Postdoctoral Research Associate - Isayev Lab
The Isayev Lab at Carnegie Mellon University invites applications for a postdoctoral researcher to lead projects at the interface of computational chemistry, machine learning, reaction mechanism elucidation, and automated molecular discovery. The position is ideal for a candidate who wants to turn deep mechanistic understanding into predictive models and closed-loop discovery workflows.
Our lab develops and applies machine learning methods for computational chemistry, materials science, and molecular discovery, including transferable neural network potentials, generative molecular design, and experiment-automation workflows.
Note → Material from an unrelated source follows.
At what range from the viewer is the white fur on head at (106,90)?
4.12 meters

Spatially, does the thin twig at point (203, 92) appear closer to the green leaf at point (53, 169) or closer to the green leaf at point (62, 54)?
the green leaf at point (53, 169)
The postdoc will work in a collaborative CMU environment spanning computational chemistry, AI, automated experimentation, polymer chemistry, and catalysis.
Research directions may include:
- Developing automated DFT / ML workflows for mechanistic studies of photoredox, organometallic, and radical catalytic reactions.
- Building predictive models that connect quantum-chemical descriptors, catalyst structure, substrate scope, selectivity, and reaction performance.
- Applying AIMNet2 and related ML/QM methods to accelerate conformer search, reaction-path exploration, catalyst screening, and high-throughput mechanistic modeling.
- Designing closed-loop computational-experimental campaigns for transition metal catalysis, polymer synthesis, and related catalytic transformations.
- Creating reusable, open, well-documented software workflows for reaction data generation, curation, featurization, and model deployment.
- Collaborating with experimental groups at CMU and external partners to convert mechanistic hypotheses into experimentally testable predictions.
Qualifications:
Desired background:
- Ph.D. in chemistry, chemical engineering, materials science, or a related field.
- Strong experience in computational reaction mechanisms, especially DFT studies of organic, organometallic, photoredox, radical, or homogeneous catalytic systems.
- Fluency with Python and modern scientific computing workflows; experience with Git, HPC clusters, SLURM, Gaussian, ORCA, Q-Chem, xTB, RDKit, ASE, or related tools is highly valued.
- Interest in machine learning, statistical modeling, active learning, descriptor development, or data-driven reaction prediction.
- Ability to work closely with experimental collaborators and communicate mechanistic insight clearly.